Warum das Betreten riskant ist
Schon bei wenigen Zentimetern Eisstärke besteht die Gefahr des Einbruchs. Im eiskalten Wasser verlieren verunfallte Personen schnell ihre Kräfte. Unterkühlung und Ertrinken können innerhalb weniger Minuten eintreten, so die Stadt. Deshalb sollten Gewässer im gesamten Stadtgebiet nicht betreten werden.
Verhalten im Notfall
Kommt es trotz aller Vorsicht zu einem Unfall, ist schnelles Handeln wichtig. Zuerst ist der Notruf über die Nummer 112 abzusetzen. Dabei sind genaue Angaben zum Aufenthaltsort und zur Anfahrt hilfreich, damit Rettungskräfte schnell den richtigen Einsatzort erreichen.

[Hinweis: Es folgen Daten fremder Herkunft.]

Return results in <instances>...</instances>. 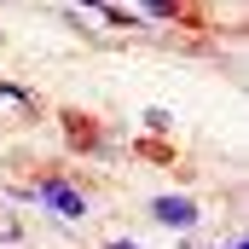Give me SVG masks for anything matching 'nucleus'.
I'll list each match as a JSON object with an SVG mask.
<instances>
[{
	"label": "nucleus",
	"instance_id": "nucleus-2",
	"mask_svg": "<svg viewBox=\"0 0 249 249\" xmlns=\"http://www.w3.org/2000/svg\"><path fill=\"white\" fill-rule=\"evenodd\" d=\"M151 214H157L162 226H180V232L197 226V203H191V197H157V203H151Z\"/></svg>",
	"mask_w": 249,
	"mask_h": 249
},
{
	"label": "nucleus",
	"instance_id": "nucleus-3",
	"mask_svg": "<svg viewBox=\"0 0 249 249\" xmlns=\"http://www.w3.org/2000/svg\"><path fill=\"white\" fill-rule=\"evenodd\" d=\"M139 6H151L157 18H180V0H139Z\"/></svg>",
	"mask_w": 249,
	"mask_h": 249
},
{
	"label": "nucleus",
	"instance_id": "nucleus-1",
	"mask_svg": "<svg viewBox=\"0 0 249 249\" xmlns=\"http://www.w3.org/2000/svg\"><path fill=\"white\" fill-rule=\"evenodd\" d=\"M35 197H41L47 209H58L64 220H81V214H87V197H81V191H70L64 180H41V191H35Z\"/></svg>",
	"mask_w": 249,
	"mask_h": 249
}]
</instances>
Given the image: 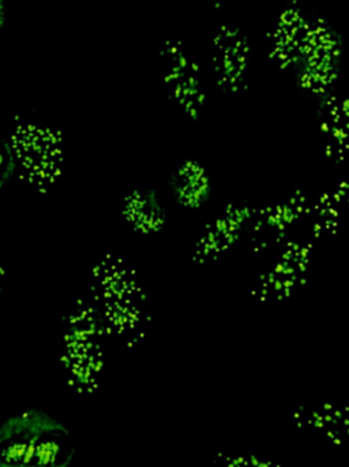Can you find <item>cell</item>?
Segmentation results:
<instances>
[{"label": "cell", "mask_w": 349, "mask_h": 467, "mask_svg": "<svg viewBox=\"0 0 349 467\" xmlns=\"http://www.w3.org/2000/svg\"><path fill=\"white\" fill-rule=\"evenodd\" d=\"M301 57L306 67L304 76H313L318 87H326L336 76L342 46L334 30L320 22L307 30Z\"/></svg>", "instance_id": "cell-2"}, {"label": "cell", "mask_w": 349, "mask_h": 467, "mask_svg": "<svg viewBox=\"0 0 349 467\" xmlns=\"http://www.w3.org/2000/svg\"><path fill=\"white\" fill-rule=\"evenodd\" d=\"M77 454L70 428L43 409H22L0 428V467H71Z\"/></svg>", "instance_id": "cell-1"}]
</instances>
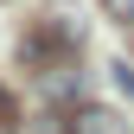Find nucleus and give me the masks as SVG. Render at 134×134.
Instances as JSON below:
<instances>
[{"mask_svg": "<svg viewBox=\"0 0 134 134\" xmlns=\"http://www.w3.org/2000/svg\"><path fill=\"white\" fill-rule=\"evenodd\" d=\"M109 13H115L121 26H134V0H109Z\"/></svg>", "mask_w": 134, "mask_h": 134, "instance_id": "2", "label": "nucleus"}, {"mask_svg": "<svg viewBox=\"0 0 134 134\" xmlns=\"http://www.w3.org/2000/svg\"><path fill=\"white\" fill-rule=\"evenodd\" d=\"M77 51H83V26L70 13H45L32 19V32L19 38V64L45 77V90H70V70H77Z\"/></svg>", "mask_w": 134, "mask_h": 134, "instance_id": "1", "label": "nucleus"}]
</instances>
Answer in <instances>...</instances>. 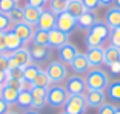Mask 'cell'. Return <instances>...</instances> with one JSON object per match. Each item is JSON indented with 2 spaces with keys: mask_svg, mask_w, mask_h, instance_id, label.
Here are the masks:
<instances>
[{
  "mask_svg": "<svg viewBox=\"0 0 120 114\" xmlns=\"http://www.w3.org/2000/svg\"><path fill=\"white\" fill-rule=\"evenodd\" d=\"M56 28L65 32L66 36H71L77 28V19L72 17L69 12H62L56 15Z\"/></svg>",
  "mask_w": 120,
  "mask_h": 114,
  "instance_id": "cell-5",
  "label": "cell"
},
{
  "mask_svg": "<svg viewBox=\"0 0 120 114\" xmlns=\"http://www.w3.org/2000/svg\"><path fill=\"white\" fill-rule=\"evenodd\" d=\"M86 57H88V62L92 68H100L105 63V48L103 46L89 48L86 51Z\"/></svg>",
  "mask_w": 120,
  "mask_h": 114,
  "instance_id": "cell-10",
  "label": "cell"
},
{
  "mask_svg": "<svg viewBox=\"0 0 120 114\" xmlns=\"http://www.w3.org/2000/svg\"><path fill=\"white\" fill-rule=\"evenodd\" d=\"M120 62V48L117 46H109L105 48V65L108 66H112L114 63H119Z\"/></svg>",
  "mask_w": 120,
  "mask_h": 114,
  "instance_id": "cell-22",
  "label": "cell"
},
{
  "mask_svg": "<svg viewBox=\"0 0 120 114\" xmlns=\"http://www.w3.org/2000/svg\"><path fill=\"white\" fill-rule=\"evenodd\" d=\"M32 62H45L51 56V46H43V45H32L29 49Z\"/></svg>",
  "mask_w": 120,
  "mask_h": 114,
  "instance_id": "cell-18",
  "label": "cell"
},
{
  "mask_svg": "<svg viewBox=\"0 0 120 114\" xmlns=\"http://www.w3.org/2000/svg\"><path fill=\"white\" fill-rule=\"evenodd\" d=\"M66 5H68V0H49L48 2V9L52 14L59 15L62 12H66Z\"/></svg>",
  "mask_w": 120,
  "mask_h": 114,
  "instance_id": "cell-27",
  "label": "cell"
},
{
  "mask_svg": "<svg viewBox=\"0 0 120 114\" xmlns=\"http://www.w3.org/2000/svg\"><path fill=\"white\" fill-rule=\"evenodd\" d=\"M68 97H69V94H68L66 88L65 86H60V85H51L49 88H48V96H46V102H48V105L52 108H62L65 106V103H66Z\"/></svg>",
  "mask_w": 120,
  "mask_h": 114,
  "instance_id": "cell-3",
  "label": "cell"
},
{
  "mask_svg": "<svg viewBox=\"0 0 120 114\" xmlns=\"http://www.w3.org/2000/svg\"><path fill=\"white\" fill-rule=\"evenodd\" d=\"M11 29H12V32L23 42V45H26L28 42H31L32 34H34V28H32L31 25H28L26 22H20V23L14 25Z\"/></svg>",
  "mask_w": 120,
  "mask_h": 114,
  "instance_id": "cell-9",
  "label": "cell"
},
{
  "mask_svg": "<svg viewBox=\"0 0 120 114\" xmlns=\"http://www.w3.org/2000/svg\"><path fill=\"white\" fill-rule=\"evenodd\" d=\"M71 68H72V71L77 72V74H85V72H88L91 65H89V62H88L86 54L79 53L77 56H75V59L71 62Z\"/></svg>",
  "mask_w": 120,
  "mask_h": 114,
  "instance_id": "cell-14",
  "label": "cell"
},
{
  "mask_svg": "<svg viewBox=\"0 0 120 114\" xmlns=\"http://www.w3.org/2000/svg\"><path fill=\"white\" fill-rule=\"evenodd\" d=\"M6 76H8V77H11V79L22 80V79H23V68H22V66H17V68H12V69H8Z\"/></svg>",
  "mask_w": 120,
  "mask_h": 114,
  "instance_id": "cell-37",
  "label": "cell"
},
{
  "mask_svg": "<svg viewBox=\"0 0 120 114\" xmlns=\"http://www.w3.org/2000/svg\"><path fill=\"white\" fill-rule=\"evenodd\" d=\"M86 108V100L85 94H79V96H69L65 103V113L66 114H85Z\"/></svg>",
  "mask_w": 120,
  "mask_h": 114,
  "instance_id": "cell-6",
  "label": "cell"
},
{
  "mask_svg": "<svg viewBox=\"0 0 120 114\" xmlns=\"http://www.w3.org/2000/svg\"><path fill=\"white\" fill-rule=\"evenodd\" d=\"M45 71L48 74V77L51 79V83H56V85H59V83H62L63 80L68 79V68L60 60H52Z\"/></svg>",
  "mask_w": 120,
  "mask_h": 114,
  "instance_id": "cell-4",
  "label": "cell"
},
{
  "mask_svg": "<svg viewBox=\"0 0 120 114\" xmlns=\"http://www.w3.org/2000/svg\"><path fill=\"white\" fill-rule=\"evenodd\" d=\"M42 8H35V6H29V5H25L23 8V22H26L28 25L34 26L37 25V22L40 19V14H42Z\"/></svg>",
  "mask_w": 120,
  "mask_h": 114,
  "instance_id": "cell-15",
  "label": "cell"
},
{
  "mask_svg": "<svg viewBox=\"0 0 120 114\" xmlns=\"http://www.w3.org/2000/svg\"><path fill=\"white\" fill-rule=\"evenodd\" d=\"M2 89H3V86L0 85V96H2Z\"/></svg>",
  "mask_w": 120,
  "mask_h": 114,
  "instance_id": "cell-51",
  "label": "cell"
},
{
  "mask_svg": "<svg viewBox=\"0 0 120 114\" xmlns=\"http://www.w3.org/2000/svg\"><path fill=\"white\" fill-rule=\"evenodd\" d=\"M8 108H9V105H8L6 102H5V100L0 97V114H5V113L8 111Z\"/></svg>",
  "mask_w": 120,
  "mask_h": 114,
  "instance_id": "cell-43",
  "label": "cell"
},
{
  "mask_svg": "<svg viewBox=\"0 0 120 114\" xmlns=\"http://www.w3.org/2000/svg\"><path fill=\"white\" fill-rule=\"evenodd\" d=\"M17 6V0H0V12H3V14H9Z\"/></svg>",
  "mask_w": 120,
  "mask_h": 114,
  "instance_id": "cell-32",
  "label": "cell"
},
{
  "mask_svg": "<svg viewBox=\"0 0 120 114\" xmlns=\"http://www.w3.org/2000/svg\"><path fill=\"white\" fill-rule=\"evenodd\" d=\"M60 114H66V113H65V111H63V113H60Z\"/></svg>",
  "mask_w": 120,
  "mask_h": 114,
  "instance_id": "cell-52",
  "label": "cell"
},
{
  "mask_svg": "<svg viewBox=\"0 0 120 114\" xmlns=\"http://www.w3.org/2000/svg\"><path fill=\"white\" fill-rule=\"evenodd\" d=\"M109 45L120 48V26L111 29V32H109Z\"/></svg>",
  "mask_w": 120,
  "mask_h": 114,
  "instance_id": "cell-33",
  "label": "cell"
},
{
  "mask_svg": "<svg viewBox=\"0 0 120 114\" xmlns=\"http://www.w3.org/2000/svg\"><path fill=\"white\" fill-rule=\"evenodd\" d=\"M34 86H40V88H49L51 86V79L48 77V74H46V71L45 69H40L39 71V74L35 76V79H34Z\"/></svg>",
  "mask_w": 120,
  "mask_h": 114,
  "instance_id": "cell-28",
  "label": "cell"
},
{
  "mask_svg": "<svg viewBox=\"0 0 120 114\" xmlns=\"http://www.w3.org/2000/svg\"><path fill=\"white\" fill-rule=\"evenodd\" d=\"M40 69H42V68H40L39 65H35V63H31V65H28V66H25L23 68V79H25V80H29V82H34L35 76L39 74Z\"/></svg>",
  "mask_w": 120,
  "mask_h": 114,
  "instance_id": "cell-29",
  "label": "cell"
},
{
  "mask_svg": "<svg viewBox=\"0 0 120 114\" xmlns=\"http://www.w3.org/2000/svg\"><path fill=\"white\" fill-rule=\"evenodd\" d=\"M17 2H19V0H17Z\"/></svg>",
  "mask_w": 120,
  "mask_h": 114,
  "instance_id": "cell-53",
  "label": "cell"
},
{
  "mask_svg": "<svg viewBox=\"0 0 120 114\" xmlns=\"http://www.w3.org/2000/svg\"><path fill=\"white\" fill-rule=\"evenodd\" d=\"M100 6H109L111 3H114V0H99Z\"/></svg>",
  "mask_w": 120,
  "mask_h": 114,
  "instance_id": "cell-46",
  "label": "cell"
},
{
  "mask_svg": "<svg viewBox=\"0 0 120 114\" xmlns=\"http://www.w3.org/2000/svg\"><path fill=\"white\" fill-rule=\"evenodd\" d=\"M66 12H69L72 17H80L83 12H86L85 6L82 3V0H68V5H66Z\"/></svg>",
  "mask_w": 120,
  "mask_h": 114,
  "instance_id": "cell-23",
  "label": "cell"
},
{
  "mask_svg": "<svg viewBox=\"0 0 120 114\" xmlns=\"http://www.w3.org/2000/svg\"><path fill=\"white\" fill-rule=\"evenodd\" d=\"M95 22H97V15L94 12H91V11H86L80 17H77V28L83 29V31H88Z\"/></svg>",
  "mask_w": 120,
  "mask_h": 114,
  "instance_id": "cell-21",
  "label": "cell"
},
{
  "mask_svg": "<svg viewBox=\"0 0 120 114\" xmlns=\"http://www.w3.org/2000/svg\"><path fill=\"white\" fill-rule=\"evenodd\" d=\"M86 88L88 89H97V91H105L109 85L108 80V74L100 68H92L91 71H88L85 77Z\"/></svg>",
  "mask_w": 120,
  "mask_h": 114,
  "instance_id": "cell-2",
  "label": "cell"
},
{
  "mask_svg": "<svg viewBox=\"0 0 120 114\" xmlns=\"http://www.w3.org/2000/svg\"><path fill=\"white\" fill-rule=\"evenodd\" d=\"M114 6L120 8V0H114Z\"/></svg>",
  "mask_w": 120,
  "mask_h": 114,
  "instance_id": "cell-48",
  "label": "cell"
},
{
  "mask_svg": "<svg viewBox=\"0 0 120 114\" xmlns=\"http://www.w3.org/2000/svg\"><path fill=\"white\" fill-rule=\"evenodd\" d=\"M20 82H22V80L6 77V82H5V85H3V86H9V88H14V89H19V91H20Z\"/></svg>",
  "mask_w": 120,
  "mask_h": 114,
  "instance_id": "cell-39",
  "label": "cell"
},
{
  "mask_svg": "<svg viewBox=\"0 0 120 114\" xmlns=\"http://www.w3.org/2000/svg\"><path fill=\"white\" fill-rule=\"evenodd\" d=\"M5 114H19V113H15V111H6Z\"/></svg>",
  "mask_w": 120,
  "mask_h": 114,
  "instance_id": "cell-49",
  "label": "cell"
},
{
  "mask_svg": "<svg viewBox=\"0 0 120 114\" xmlns=\"http://www.w3.org/2000/svg\"><path fill=\"white\" fill-rule=\"evenodd\" d=\"M108 97L112 102H120V80L111 82L108 85Z\"/></svg>",
  "mask_w": 120,
  "mask_h": 114,
  "instance_id": "cell-30",
  "label": "cell"
},
{
  "mask_svg": "<svg viewBox=\"0 0 120 114\" xmlns=\"http://www.w3.org/2000/svg\"><path fill=\"white\" fill-rule=\"evenodd\" d=\"M5 46H6V51L11 54V53H14V51L20 49L23 46V42L12 32V29H8L5 32Z\"/></svg>",
  "mask_w": 120,
  "mask_h": 114,
  "instance_id": "cell-17",
  "label": "cell"
},
{
  "mask_svg": "<svg viewBox=\"0 0 120 114\" xmlns=\"http://www.w3.org/2000/svg\"><path fill=\"white\" fill-rule=\"evenodd\" d=\"M8 63H9V54L0 53V71L8 72Z\"/></svg>",
  "mask_w": 120,
  "mask_h": 114,
  "instance_id": "cell-38",
  "label": "cell"
},
{
  "mask_svg": "<svg viewBox=\"0 0 120 114\" xmlns=\"http://www.w3.org/2000/svg\"><path fill=\"white\" fill-rule=\"evenodd\" d=\"M6 77H8L6 72L0 71V85H2V86H3V85H5V82H6Z\"/></svg>",
  "mask_w": 120,
  "mask_h": 114,
  "instance_id": "cell-45",
  "label": "cell"
},
{
  "mask_svg": "<svg viewBox=\"0 0 120 114\" xmlns=\"http://www.w3.org/2000/svg\"><path fill=\"white\" fill-rule=\"evenodd\" d=\"M32 45H43V46H49V36H48V31H43V29H35L34 34H32L31 39Z\"/></svg>",
  "mask_w": 120,
  "mask_h": 114,
  "instance_id": "cell-25",
  "label": "cell"
},
{
  "mask_svg": "<svg viewBox=\"0 0 120 114\" xmlns=\"http://www.w3.org/2000/svg\"><path fill=\"white\" fill-rule=\"evenodd\" d=\"M8 17H9V22H11L12 26L20 23V22H23V8H19V6L14 8V9L8 14Z\"/></svg>",
  "mask_w": 120,
  "mask_h": 114,
  "instance_id": "cell-31",
  "label": "cell"
},
{
  "mask_svg": "<svg viewBox=\"0 0 120 114\" xmlns=\"http://www.w3.org/2000/svg\"><path fill=\"white\" fill-rule=\"evenodd\" d=\"M66 91L69 96H79V94H85L86 93V82L85 79L80 76H72V77L66 79Z\"/></svg>",
  "mask_w": 120,
  "mask_h": 114,
  "instance_id": "cell-7",
  "label": "cell"
},
{
  "mask_svg": "<svg viewBox=\"0 0 120 114\" xmlns=\"http://www.w3.org/2000/svg\"><path fill=\"white\" fill-rule=\"evenodd\" d=\"M19 89H14V88H9V86H3L2 89V99L6 102L8 105H14L17 103V97H19Z\"/></svg>",
  "mask_w": 120,
  "mask_h": 114,
  "instance_id": "cell-26",
  "label": "cell"
},
{
  "mask_svg": "<svg viewBox=\"0 0 120 114\" xmlns=\"http://www.w3.org/2000/svg\"><path fill=\"white\" fill-rule=\"evenodd\" d=\"M23 114H40V113H39L37 110H32V108H31V110H26Z\"/></svg>",
  "mask_w": 120,
  "mask_h": 114,
  "instance_id": "cell-47",
  "label": "cell"
},
{
  "mask_svg": "<svg viewBox=\"0 0 120 114\" xmlns=\"http://www.w3.org/2000/svg\"><path fill=\"white\" fill-rule=\"evenodd\" d=\"M0 53H6V46H5V32L0 31Z\"/></svg>",
  "mask_w": 120,
  "mask_h": 114,
  "instance_id": "cell-42",
  "label": "cell"
},
{
  "mask_svg": "<svg viewBox=\"0 0 120 114\" xmlns=\"http://www.w3.org/2000/svg\"><path fill=\"white\" fill-rule=\"evenodd\" d=\"M109 69L112 71V74H114V76H117V74L120 72V62H119V63H114L112 66H109Z\"/></svg>",
  "mask_w": 120,
  "mask_h": 114,
  "instance_id": "cell-44",
  "label": "cell"
},
{
  "mask_svg": "<svg viewBox=\"0 0 120 114\" xmlns=\"http://www.w3.org/2000/svg\"><path fill=\"white\" fill-rule=\"evenodd\" d=\"M109 26L106 25L105 22H100L97 20L91 28L86 31V36H85V45L89 48H97V46H102L105 40L109 37Z\"/></svg>",
  "mask_w": 120,
  "mask_h": 114,
  "instance_id": "cell-1",
  "label": "cell"
},
{
  "mask_svg": "<svg viewBox=\"0 0 120 114\" xmlns=\"http://www.w3.org/2000/svg\"><path fill=\"white\" fill-rule=\"evenodd\" d=\"M49 0H26V5H29V6H35V8H42L45 6L46 3H48Z\"/></svg>",
  "mask_w": 120,
  "mask_h": 114,
  "instance_id": "cell-40",
  "label": "cell"
},
{
  "mask_svg": "<svg viewBox=\"0 0 120 114\" xmlns=\"http://www.w3.org/2000/svg\"><path fill=\"white\" fill-rule=\"evenodd\" d=\"M48 36H49V46L51 48H60V46H63L65 43L69 42V36H66L65 32H62L57 28L49 31Z\"/></svg>",
  "mask_w": 120,
  "mask_h": 114,
  "instance_id": "cell-16",
  "label": "cell"
},
{
  "mask_svg": "<svg viewBox=\"0 0 120 114\" xmlns=\"http://www.w3.org/2000/svg\"><path fill=\"white\" fill-rule=\"evenodd\" d=\"M37 28L43 29V31H48V32L52 31L56 28V14H52L49 9H43L39 22H37Z\"/></svg>",
  "mask_w": 120,
  "mask_h": 114,
  "instance_id": "cell-13",
  "label": "cell"
},
{
  "mask_svg": "<svg viewBox=\"0 0 120 114\" xmlns=\"http://www.w3.org/2000/svg\"><path fill=\"white\" fill-rule=\"evenodd\" d=\"M11 28H12V25H11L8 14H3V12H0V31L6 32L8 29H11Z\"/></svg>",
  "mask_w": 120,
  "mask_h": 114,
  "instance_id": "cell-34",
  "label": "cell"
},
{
  "mask_svg": "<svg viewBox=\"0 0 120 114\" xmlns=\"http://www.w3.org/2000/svg\"><path fill=\"white\" fill-rule=\"evenodd\" d=\"M85 100H86V105H88V106L97 108V110H99V108L106 102V94H105V91L86 89V93H85Z\"/></svg>",
  "mask_w": 120,
  "mask_h": 114,
  "instance_id": "cell-8",
  "label": "cell"
},
{
  "mask_svg": "<svg viewBox=\"0 0 120 114\" xmlns=\"http://www.w3.org/2000/svg\"><path fill=\"white\" fill-rule=\"evenodd\" d=\"M116 105L114 103H109V102H105V103L102 105V106L99 108V111H97V114H114L116 113Z\"/></svg>",
  "mask_w": 120,
  "mask_h": 114,
  "instance_id": "cell-35",
  "label": "cell"
},
{
  "mask_svg": "<svg viewBox=\"0 0 120 114\" xmlns=\"http://www.w3.org/2000/svg\"><path fill=\"white\" fill-rule=\"evenodd\" d=\"M105 23L109 26V29H114L120 26V8L109 6L105 12Z\"/></svg>",
  "mask_w": 120,
  "mask_h": 114,
  "instance_id": "cell-20",
  "label": "cell"
},
{
  "mask_svg": "<svg viewBox=\"0 0 120 114\" xmlns=\"http://www.w3.org/2000/svg\"><path fill=\"white\" fill-rule=\"evenodd\" d=\"M9 56L12 57V59H14V60L19 63V66H22V68H25V66H28V65L32 63L31 53H29L28 48H23V46H22L20 49L14 51V53H11Z\"/></svg>",
  "mask_w": 120,
  "mask_h": 114,
  "instance_id": "cell-19",
  "label": "cell"
},
{
  "mask_svg": "<svg viewBox=\"0 0 120 114\" xmlns=\"http://www.w3.org/2000/svg\"><path fill=\"white\" fill-rule=\"evenodd\" d=\"M17 105L19 108L22 110H31L32 106V96H31V91H23L20 89V93H19V97H17Z\"/></svg>",
  "mask_w": 120,
  "mask_h": 114,
  "instance_id": "cell-24",
  "label": "cell"
},
{
  "mask_svg": "<svg viewBox=\"0 0 120 114\" xmlns=\"http://www.w3.org/2000/svg\"><path fill=\"white\" fill-rule=\"evenodd\" d=\"M32 88H34V83L29 82V80L22 79V82H20V89H23V91H31Z\"/></svg>",
  "mask_w": 120,
  "mask_h": 114,
  "instance_id": "cell-41",
  "label": "cell"
},
{
  "mask_svg": "<svg viewBox=\"0 0 120 114\" xmlns=\"http://www.w3.org/2000/svg\"><path fill=\"white\" fill-rule=\"evenodd\" d=\"M82 3H83L86 11H91V12H94V11H97L100 8L99 0H82Z\"/></svg>",
  "mask_w": 120,
  "mask_h": 114,
  "instance_id": "cell-36",
  "label": "cell"
},
{
  "mask_svg": "<svg viewBox=\"0 0 120 114\" xmlns=\"http://www.w3.org/2000/svg\"><path fill=\"white\" fill-rule=\"evenodd\" d=\"M79 54V49L77 46H75L74 43H65L63 46H60L59 48V57H60V62H63L65 65H71V62L75 59V56Z\"/></svg>",
  "mask_w": 120,
  "mask_h": 114,
  "instance_id": "cell-11",
  "label": "cell"
},
{
  "mask_svg": "<svg viewBox=\"0 0 120 114\" xmlns=\"http://www.w3.org/2000/svg\"><path fill=\"white\" fill-rule=\"evenodd\" d=\"M114 114H120V106H117V108H116V113H114Z\"/></svg>",
  "mask_w": 120,
  "mask_h": 114,
  "instance_id": "cell-50",
  "label": "cell"
},
{
  "mask_svg": "<svg viewBox=\"0 0 120 114\" xmlns=\"http://www.w3.org/2000/svg\"><path fill=\"white\" fill-rule=\"evenodd\" d=\"M31 96H32V110H42L45 108L46 102V96H48V89L46 88H40V86H34L31 89Z\"/></svg>",
  "mask_w": 120,
  "mask_h": 114,
  "instance_id": "cell-12",
  "label": "cell"
}]
</instances>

Hinweise für Helfende und Eltern
Helfende dürfen ihre eigene Sicherheit nicht gefährden. Auch sie können ins brüchige Eis einbrechen, daher ist ein sicherer Abstand zur Einbruchstelle einzuhalten. Unterstützung kann unter anderem durch Herausreichen einer Stange, eines Brettes, eines Rettungsrings, eines Seils oder eines dicken Astes geleistet werden. Nach der Rettung muss die durchnässte Person vor weiterer Auskühlung geschützt werden. In allen Fällen ist eine medizinische Untersuchung erforderlich. Eltern werden ausdrücklich gebeten, Kinder über die Gefahren zu informieren.